1956 Olympics in Stockholm equestrian events

The Stockholm Olympics were held in July, 1912, the fifth Olympiad of the modern era.

But there was also a Stockholm Olympics in June, 1956, and only equestrian events were held at this particular event. Why? Because the actual host of the 1956 Olympiad was Melbourne, and Australia is famous for its tight quarantine control, a custom that goes back decades.

According to Wikipedia, Australia “had a strict six-month pre-shipment quarantine on horses,” and authorities insisted from 1953 that they would not allow horses enter Australia, even for the Olympics, which were to be held four months later, from November 22 to December 8. So, in 1954, the IOC decided that instead of cancelling the equestrian events, they moved them to Stockholm, Sweden instead.

As a result, the 1956 Olympiad was the first and last to be held in two different hemispheres in the same year, and 1956 saw posters that featured two different cities. The one above is the equestrian part of the 1956 Olympics in Stockholm, while the one below is the standard poster for the Melbourne Games.

1956 Melbourne Olympics

Interestingly, Sweden won gold in half of the equestrian events: individual dressage, team dressage and individual eventing. One might think home field advantage made the difference. Maybe it did, although Sweden dominated the equestrian events at the 1952 Summer Olympics in neighboring Helsinki, Finland.

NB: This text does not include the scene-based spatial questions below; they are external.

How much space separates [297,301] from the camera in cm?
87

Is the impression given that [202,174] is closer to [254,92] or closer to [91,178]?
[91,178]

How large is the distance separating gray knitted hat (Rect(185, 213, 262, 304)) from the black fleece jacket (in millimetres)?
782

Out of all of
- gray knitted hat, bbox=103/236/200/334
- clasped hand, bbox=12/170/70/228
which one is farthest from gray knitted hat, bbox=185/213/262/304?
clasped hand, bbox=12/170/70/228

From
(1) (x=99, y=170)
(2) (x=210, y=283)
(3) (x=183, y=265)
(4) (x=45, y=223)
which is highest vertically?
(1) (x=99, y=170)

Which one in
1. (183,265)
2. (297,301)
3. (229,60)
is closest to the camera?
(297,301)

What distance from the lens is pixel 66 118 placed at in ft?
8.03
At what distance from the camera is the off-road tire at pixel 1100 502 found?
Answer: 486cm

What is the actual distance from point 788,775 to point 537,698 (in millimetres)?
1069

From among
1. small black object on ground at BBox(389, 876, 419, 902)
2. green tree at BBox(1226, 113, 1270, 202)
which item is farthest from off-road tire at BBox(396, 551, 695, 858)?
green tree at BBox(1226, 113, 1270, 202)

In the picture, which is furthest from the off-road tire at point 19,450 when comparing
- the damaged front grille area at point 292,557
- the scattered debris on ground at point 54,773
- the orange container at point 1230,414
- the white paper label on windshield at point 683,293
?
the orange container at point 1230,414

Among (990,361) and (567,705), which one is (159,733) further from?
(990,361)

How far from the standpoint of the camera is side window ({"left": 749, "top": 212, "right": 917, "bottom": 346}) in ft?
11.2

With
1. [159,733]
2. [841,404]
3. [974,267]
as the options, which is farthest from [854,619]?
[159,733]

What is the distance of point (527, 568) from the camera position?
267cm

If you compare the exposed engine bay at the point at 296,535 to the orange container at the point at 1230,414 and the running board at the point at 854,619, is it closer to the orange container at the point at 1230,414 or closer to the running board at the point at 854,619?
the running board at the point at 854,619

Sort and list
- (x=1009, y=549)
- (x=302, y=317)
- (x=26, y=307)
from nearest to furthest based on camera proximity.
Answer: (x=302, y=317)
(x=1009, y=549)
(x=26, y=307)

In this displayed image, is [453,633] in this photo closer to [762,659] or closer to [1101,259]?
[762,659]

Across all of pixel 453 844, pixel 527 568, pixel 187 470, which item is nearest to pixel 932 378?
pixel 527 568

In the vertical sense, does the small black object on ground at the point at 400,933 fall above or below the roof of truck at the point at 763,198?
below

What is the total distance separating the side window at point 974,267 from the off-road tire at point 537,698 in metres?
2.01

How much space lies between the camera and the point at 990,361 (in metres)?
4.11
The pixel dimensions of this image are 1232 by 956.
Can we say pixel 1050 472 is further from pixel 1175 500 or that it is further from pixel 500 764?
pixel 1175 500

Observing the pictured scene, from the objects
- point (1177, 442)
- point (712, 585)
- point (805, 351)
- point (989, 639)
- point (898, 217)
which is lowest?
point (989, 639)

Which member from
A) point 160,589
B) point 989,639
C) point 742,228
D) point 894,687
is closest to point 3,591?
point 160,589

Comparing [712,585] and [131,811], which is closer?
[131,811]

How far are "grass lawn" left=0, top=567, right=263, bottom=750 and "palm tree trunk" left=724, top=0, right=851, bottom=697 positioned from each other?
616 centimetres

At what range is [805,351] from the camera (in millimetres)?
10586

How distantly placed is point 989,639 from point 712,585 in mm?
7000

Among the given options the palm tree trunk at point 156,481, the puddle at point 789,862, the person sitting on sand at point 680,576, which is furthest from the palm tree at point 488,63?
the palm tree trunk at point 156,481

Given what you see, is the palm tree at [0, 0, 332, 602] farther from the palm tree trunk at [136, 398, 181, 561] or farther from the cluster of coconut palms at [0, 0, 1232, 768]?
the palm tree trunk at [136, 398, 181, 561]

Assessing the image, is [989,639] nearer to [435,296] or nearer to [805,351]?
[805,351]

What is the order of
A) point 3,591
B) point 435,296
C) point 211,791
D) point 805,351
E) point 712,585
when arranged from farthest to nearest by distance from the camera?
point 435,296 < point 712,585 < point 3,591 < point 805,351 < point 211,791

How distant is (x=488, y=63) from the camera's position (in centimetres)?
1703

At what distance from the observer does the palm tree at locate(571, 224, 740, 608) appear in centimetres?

As is explained in the book, Success and Failure of Countries at the Olympic Games, by Danyel Reiche, success in equestrian events is directly correlated to a nation’s GDP – “Out of the 419 Olympic medals, 329 (78.5%) in equestrian were won by wealthy countries with a GDP above US$30,000.” In addition, Reiche points out that in the case of Sweden, “equestrian sports is a ‘folk sport’,” which may explain why Stockholm was selected as the venue on such short notice.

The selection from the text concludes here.